A couple of days? A week? Surely she could spare some time off? She loved her father and brother; she tried hard to love her difficult, distant mother; she seemed to have taken charge of Suzanne. She didn’t need the money—Christine had a very tidy trust fund—but she did need that sense of self her success had brought her.
Always beautiful to him, she had made big changes. Gone was the slouch, the dip of the head to make herself shorter. How often had he tried to encourage her out of that? She’d always looked great to him no matter what she wore. Easy, casual. Now her clothes were the epitome of cosmopolitan chic. Dressed head to toe in sombre black, she nonetheless resembled an elegant brolga among what was in the main a flock of dull magpie geese.
She had learned patience. She’d stood throughout the ceremony in a contemplative mood. It must have been easy enough to conjure up her never well-intentioned late grandmother of the acid tongue. She’d shown no sign of nervousness or the inattention which had warranted many admonitions in the old days. Occasionally she’d smiled. The smile, now famous, lit up her face, displaying her beautiful teeth. He still had her early toothpaste ad hidden away in a drawer. It was almost in tatters from the countless times he’d looked at it. Once he’d had an impulse to tear it up—ever after grateful he hadn’t.

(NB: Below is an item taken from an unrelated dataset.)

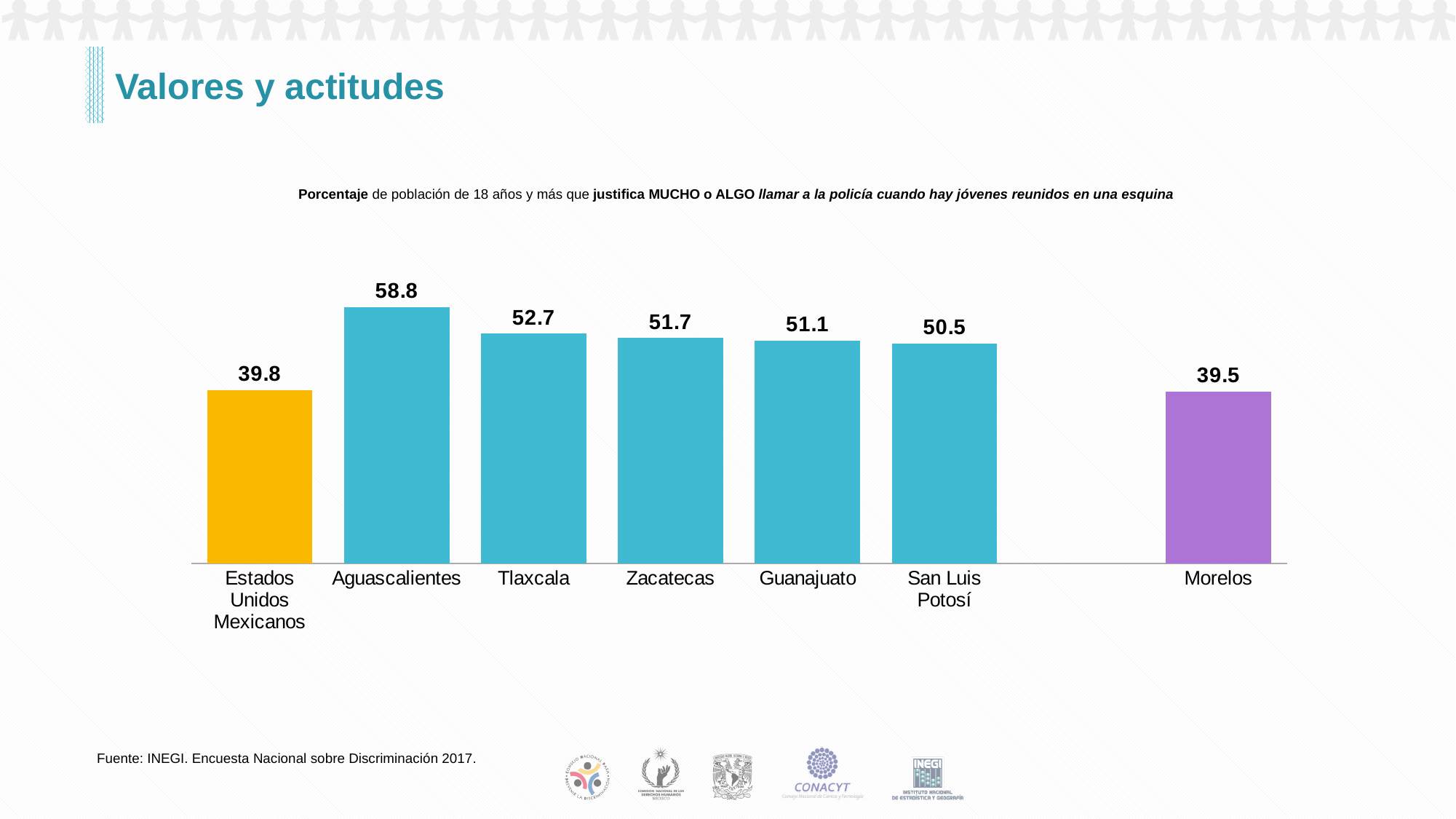
What is the difference between the values for Aguascalientes and Morelos? 19.3 What is the value for Estados Unidos Mexicanos? 39.8 What is the difference between the values for Tlaxcala and Zacatecas? 1.0 Which category has the highest value? Aguascalientes Which category has the lowest value? Morelos What kind of chart is shown on the slide? Bar chart What is the value for San Luis Potosí? 50.5 What colour is the bar for Morelos? Purple What is the value for Morelos? 39.5 What is the value for Aguascalientes? 58.8 How many categories are shown in the chart? 7 Which is larger, the value for Guanajuato or the value for Morelos? Guanajuato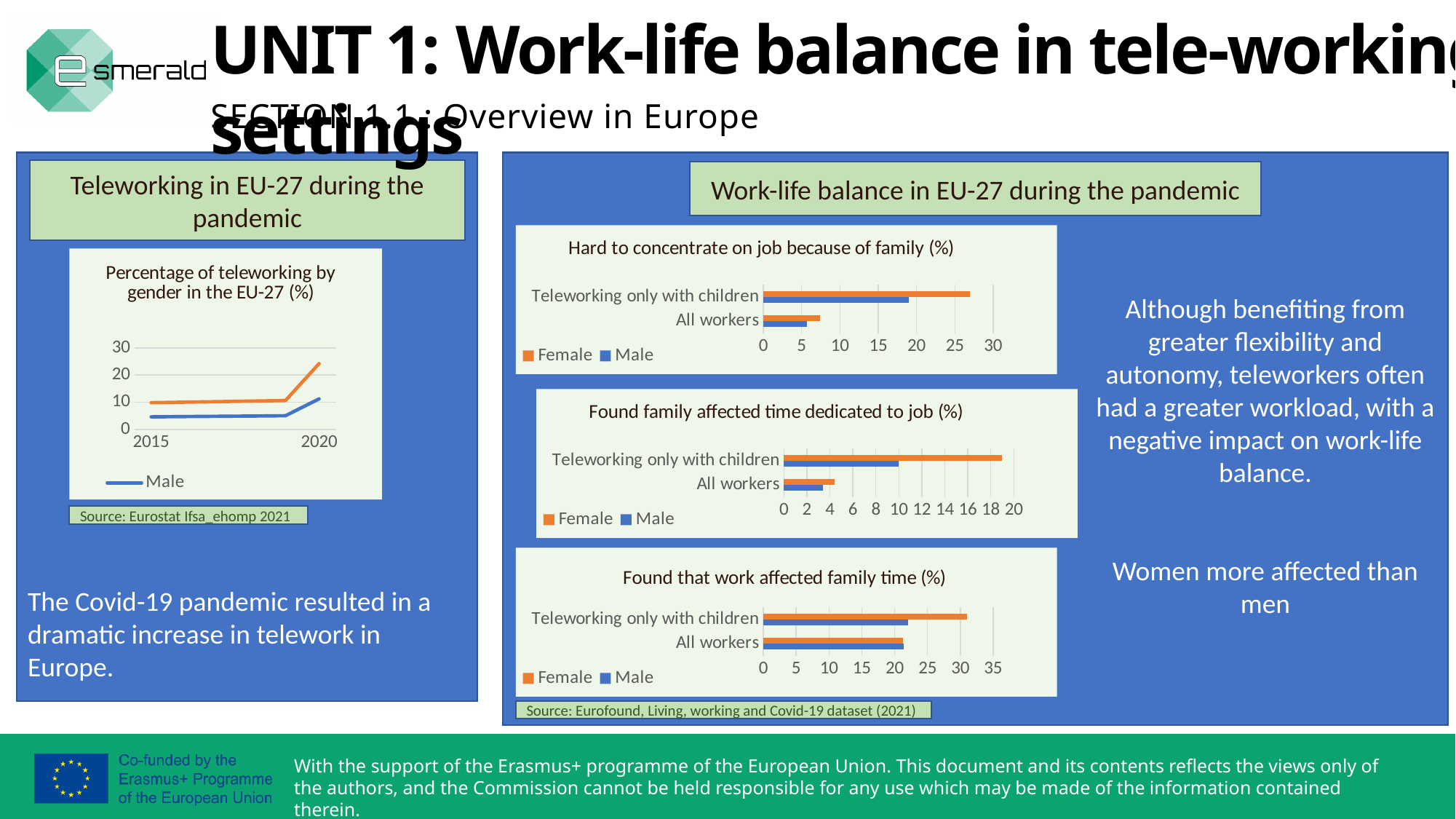
In the chart 'Percentage of teleworking by gender in the EU-27 (%)', do the values rise or fall from 2015 to 2020? rise In the chart 'Percentage of teleworking by gender in the EU-27 (%)', which years are shown on the x axis? 2015 and 2020 What kind of chart is 'Hard to concentrate on job because of family (%)'? bar chart In the chart 'Hard to concentrate on job because of family (%)', which is larger for 'Teleworking only with children', Female or Male? Female In the chart 'Percentage of teleworking by gender in the EU-27 (%)', is the Male value for 2015 greater or less than 10? less In the chart 'Found that work affected family time (%)', is the Female value for 'Teleworking only with children' greater or less than 25? greater In the chart 'Found that work affected family time (%)', which is larger for 'Teleworking only with children', Female or Male? Female In the chart 'Found family affected time dedicated to job (%)', how many categories are shown? 2 In the chart 'Found family affected time dedicated to job (%)', is the Female value for 'Teleworking only with children' greater or less than 16? greater In the chart 'Hard to concentrate on job because of family (%)', how many series does the legend list? 2 What kind of chart is 'Percentage of teleworking by gender in the EU-27 (%)'? line chart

Christine! What a class act.
A kind of rage fuelled him. He who loved this goddess risked losing his head. Just being in the same room with her after years of estrangement put him in a strange mood, where anger and the pain of rejection lay heavily on his heart. He was profoundly conscious time was passing. All his friends were either getting engaged or married. When the hell was he going to surrender? He had to know he wouldn’t want for prospective brides.